I think we should all be grateful to him for that.
never cut out for politics? Minister for Foreign Affairs, led us into the EEC, was Taoiseach on two occasions over 6 years, negotiated and signed the Anglo-Irish agreement ensuring the concept of consent and a role for the south in the affairs of the north were pillars of any subsequent peace process...
Yeah, he wasn't cut out for politics at all.
I agree with Spudulika. If Fitzgerald was cut out for anything, it was company directorships and lobbying.
I’m with brendy_éire and BonnieShels here, and I have to take issue with (what I perceive as – maybe wrongly) glibness.
Look at his family background: he was steeped in politics. His father was variously minister for Propaganda, External Affairs and Defence in the republican and Free State Dáil, and regarded as an international statesman of standing; his mother was a Shavian and regular correspondent with Shaw.

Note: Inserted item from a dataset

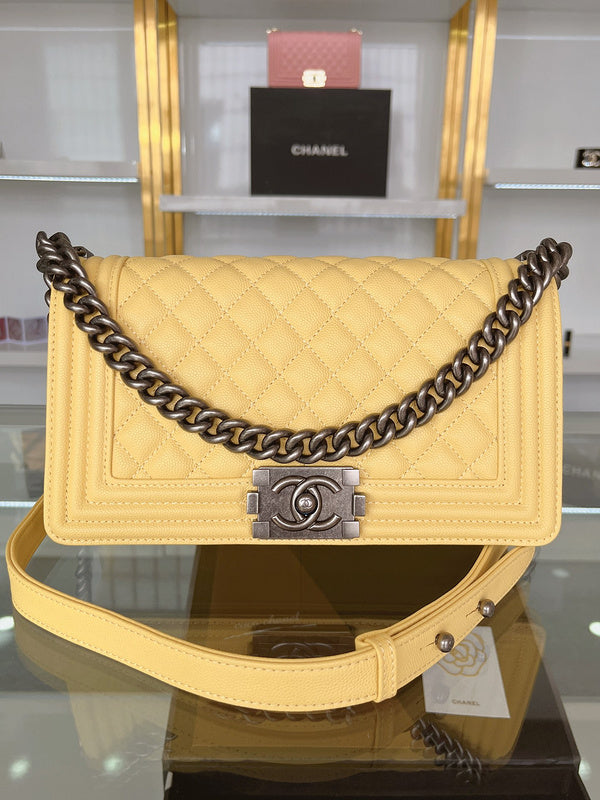 Satchel Bags - CLN Bags - 271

He grew up living and breathing politics, and acknowledged the effect of this on his career.
He wasn’t one of those cute hoor, insular politicians rendered insecure by a heightened, but unspoken, sense of post-colonialism, giving them the God-given right to feel repressed, and dragging the rest of us down with them. He was a politician because to become Taoiseach he had to be; but he was a politician who understood policy and democracy first and foremost.
He was an intellectual; an auto-didactic doctor of economics, who had a political philosophy he distilled into his two “Reflections” books in the last decade. If he had skills that might have served him better in the boardroom, then I suggest that that is to measure his contribution to the country by the deficiencies of other Taoisigh, who most assuredly had not the wherewithal to run even the meanest of enterprises, and not by the rigorous and exacting standards that should apply in government.
He was a humanist; he sought to re-cast the constitution into something other than de Valera’s restricted view of a Gaelic, Catholic nation, and launched a moral crusade to effect this. Though it was slow and remained unachieved in his tenure, we now have divorce, limited abortion, decriminalised homosexuality, and are less constrained by Catholic doctrine than we used to be. Arguably he created the awareness of social policy failings that led to these. He failed to reach a settlement in Northern Ireland, but the Anglo-Irish Agreement paved the way for the Downing St Declaration and the Good Friday Agreement, and was the first successful attempt to persuade Britain that this state had a role to play in Northern Ireland.
Sandwiched between Lynch, the great borrower, and Haughey, the great self-aggrandiser, Fitzgerald stands out for his political probity and service to the state and the nation.
He had his flaws – pedantry; absentmindedness (remember when he appeared wearing odd shoes, because he had dressed in the dark, not wanting to wake his wife?); the academic’s inability to understand why everybody couldn’t understand what was, to him, crystal clear; defining Fine Gael as “not Fianna Fáil” which started the post-Haughey slow slide to near oblivion in 2002. And on, and on.
But for all his faults, he was a good Taoiseach and I can’t agree with such off-hand assessments of him.
get out of here with your reasoned, insightful posting!!
Great posting as usual EG.
I like high energy football. A little bit rock and roll. Many finishes instead of waiting for the perfect one.
I tried earlier with my mocking but as usual EG steals the show. Huzzah.
Revisionism is great, can you also do one for Bertie and Biffo while you are at it?
Maybe Garret was not what we expect politicians to be- I suspect he was closer to what politicians should be. He always came across as a good man determined to do the right thing and to be rational and intelligent in looking at things. I didn't always agree with him, but his column in the Irish Times was always good reading.
If we had more of his ilk in politics the country would be far better off.